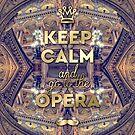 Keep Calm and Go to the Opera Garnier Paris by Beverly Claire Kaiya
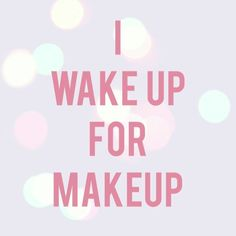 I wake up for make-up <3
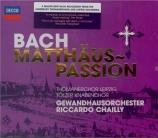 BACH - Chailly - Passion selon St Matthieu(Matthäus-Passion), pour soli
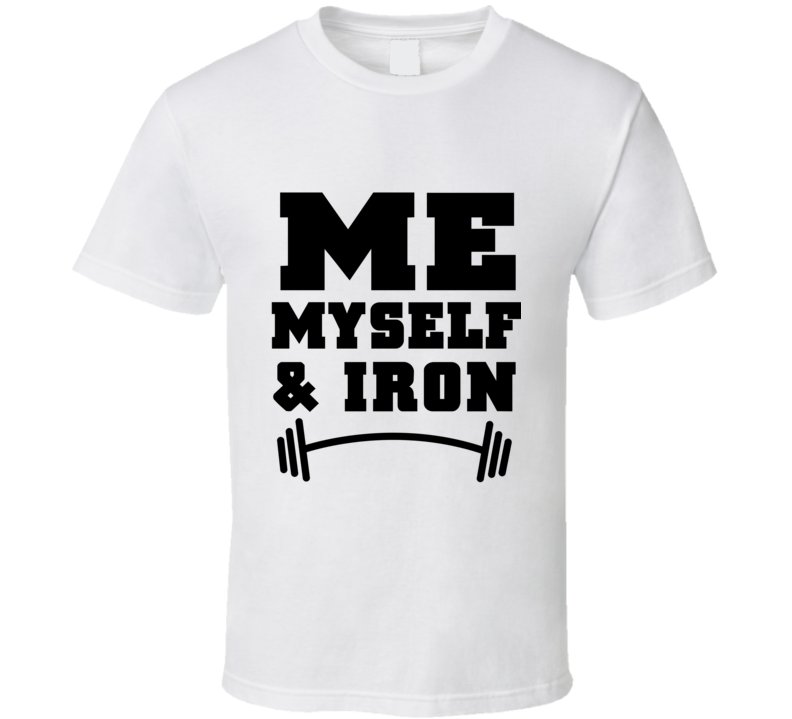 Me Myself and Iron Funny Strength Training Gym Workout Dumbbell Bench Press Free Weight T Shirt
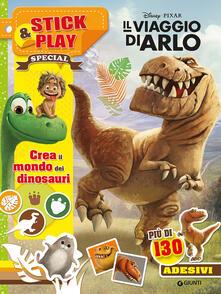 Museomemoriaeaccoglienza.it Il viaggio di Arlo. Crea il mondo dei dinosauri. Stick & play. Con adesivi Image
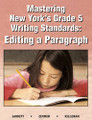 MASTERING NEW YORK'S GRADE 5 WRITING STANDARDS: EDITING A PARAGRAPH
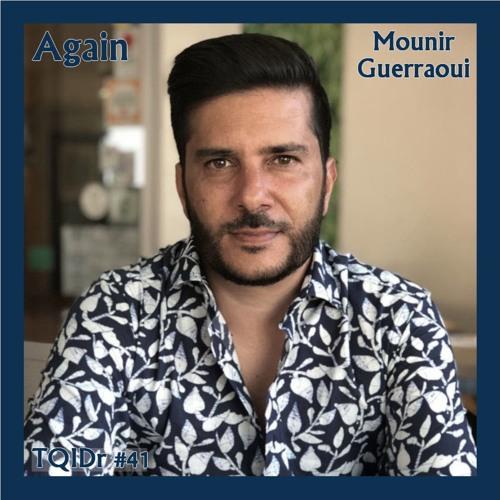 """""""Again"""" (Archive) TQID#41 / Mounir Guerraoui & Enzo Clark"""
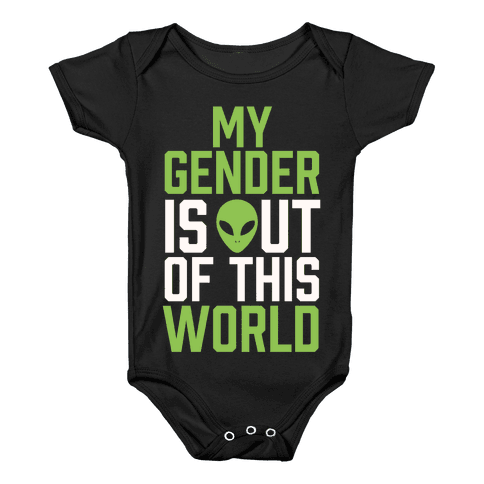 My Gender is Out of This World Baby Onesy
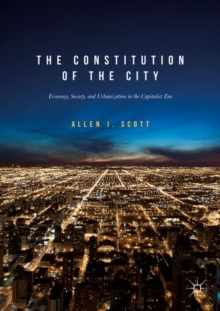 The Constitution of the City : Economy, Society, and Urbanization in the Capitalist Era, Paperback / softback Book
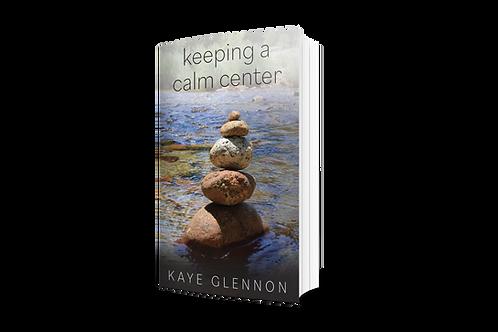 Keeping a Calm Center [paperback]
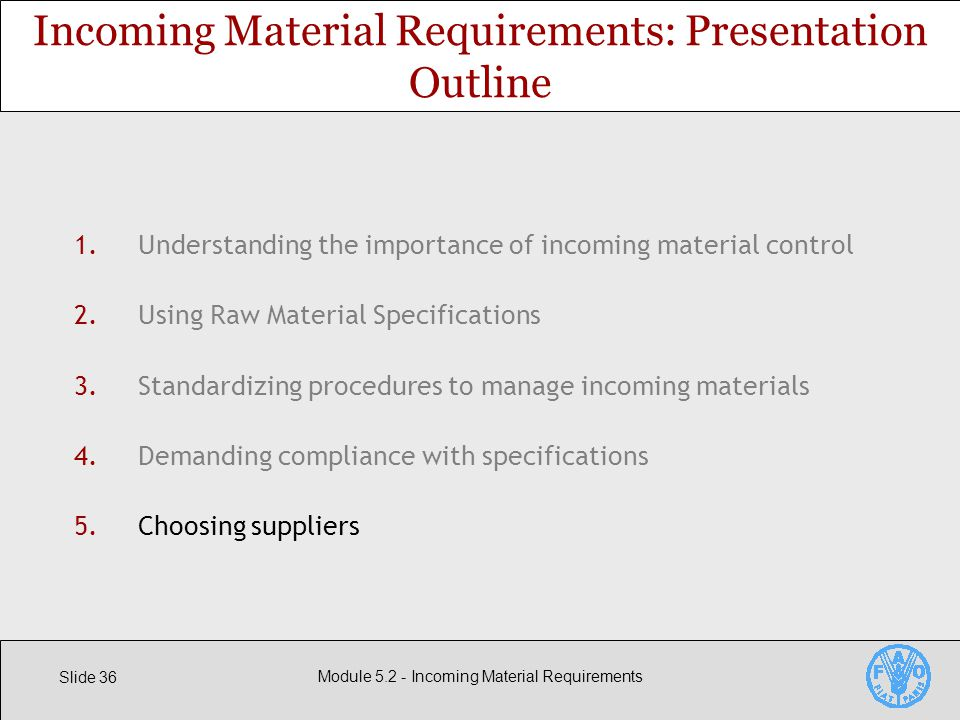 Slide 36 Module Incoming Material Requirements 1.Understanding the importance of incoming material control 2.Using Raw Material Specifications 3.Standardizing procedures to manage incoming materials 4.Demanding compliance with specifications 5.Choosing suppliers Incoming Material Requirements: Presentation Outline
==
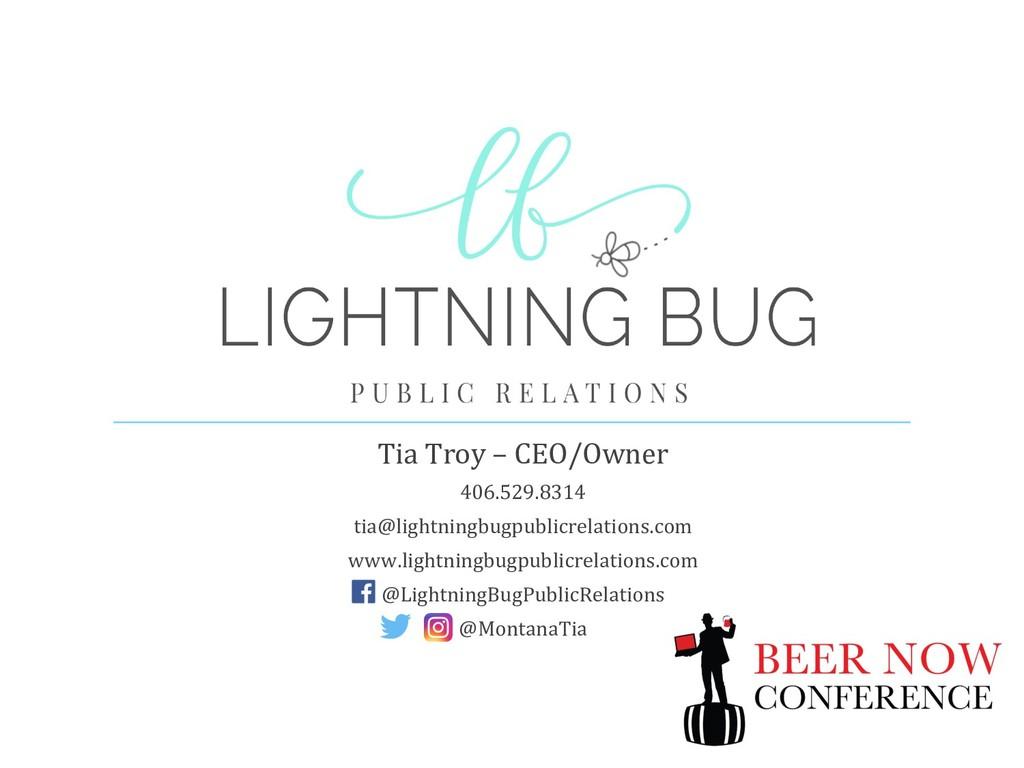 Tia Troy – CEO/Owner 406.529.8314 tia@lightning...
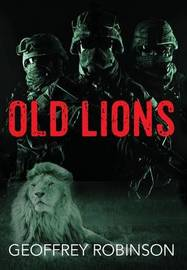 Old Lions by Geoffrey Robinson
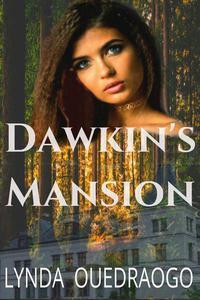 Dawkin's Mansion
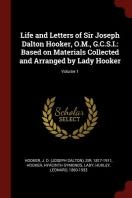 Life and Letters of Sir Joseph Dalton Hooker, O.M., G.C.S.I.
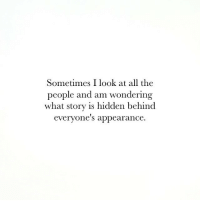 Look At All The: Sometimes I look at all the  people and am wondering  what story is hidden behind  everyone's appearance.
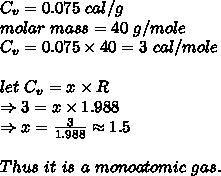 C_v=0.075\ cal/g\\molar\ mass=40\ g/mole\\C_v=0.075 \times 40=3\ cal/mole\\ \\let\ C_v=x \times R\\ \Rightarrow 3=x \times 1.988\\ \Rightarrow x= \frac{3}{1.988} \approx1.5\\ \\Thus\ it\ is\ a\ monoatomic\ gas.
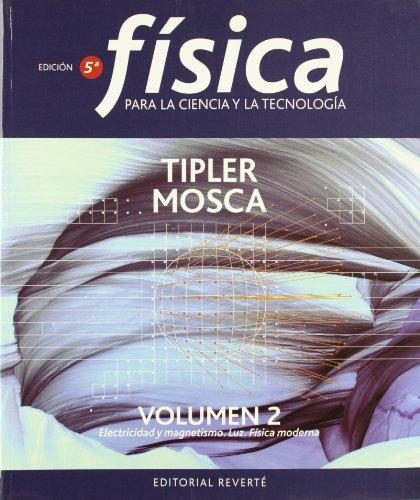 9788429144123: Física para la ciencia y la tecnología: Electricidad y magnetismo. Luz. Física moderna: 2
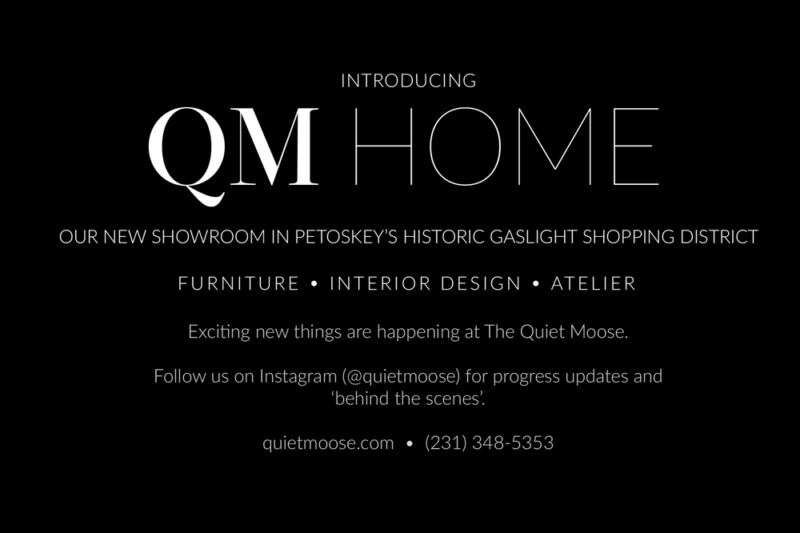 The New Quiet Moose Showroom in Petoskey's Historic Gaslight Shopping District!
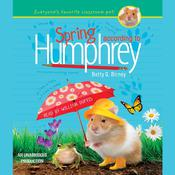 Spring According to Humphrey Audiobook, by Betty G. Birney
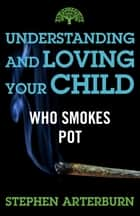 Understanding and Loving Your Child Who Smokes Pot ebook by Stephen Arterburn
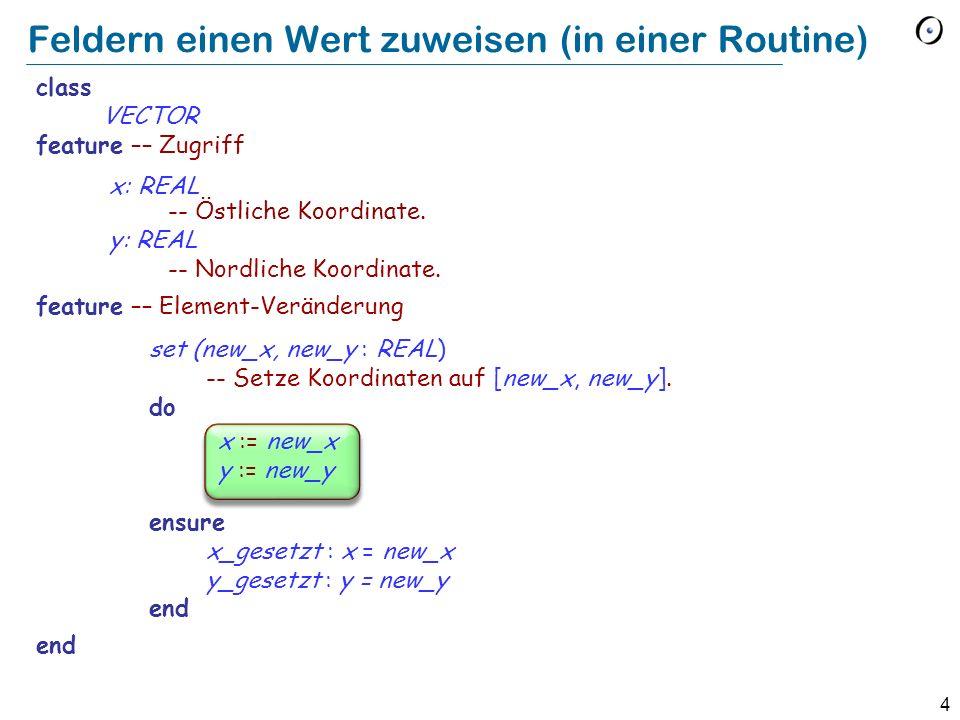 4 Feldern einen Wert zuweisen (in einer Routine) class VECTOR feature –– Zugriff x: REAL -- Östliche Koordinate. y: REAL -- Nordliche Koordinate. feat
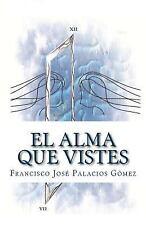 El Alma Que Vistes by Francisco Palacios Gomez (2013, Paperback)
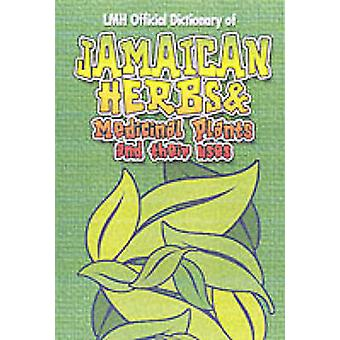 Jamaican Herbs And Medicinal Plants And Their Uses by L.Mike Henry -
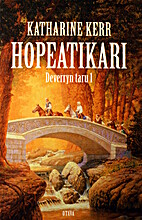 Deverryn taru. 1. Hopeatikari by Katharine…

■ Problem statement
Please output, exactly as written, the lines above from the one holding "MASTERING NEW YORK'S" through the one holding "Slide 36 Module", both included, with the pictures omitted.

■ Exercise response
 MASTERING NEW YORK'S GRADE 5 WRITING STANDARDS: EDITING A PARAGRAPH
 """""""Again"""" (Archive) TQID#41 / Mounir Guerraoui & Enzo Clark"""
 My Gender is Out of This World Baby Onesy
 The Constitution of the City : Economy, Society, and Urbanization in the Capitalist Era, Paperback / softback Book
 Keeping a Calm Center [paperback]
 Slide 36 Module Incoming Material Requirements 1.Understanding the importance of incoming material control 2.Using Raw Material Specifications 3.Standardizing procedures to manage incoming materials 4.Demanding compliance with specifications 5.Choosing suppliers Incoming Material Requirements: Presentation Outline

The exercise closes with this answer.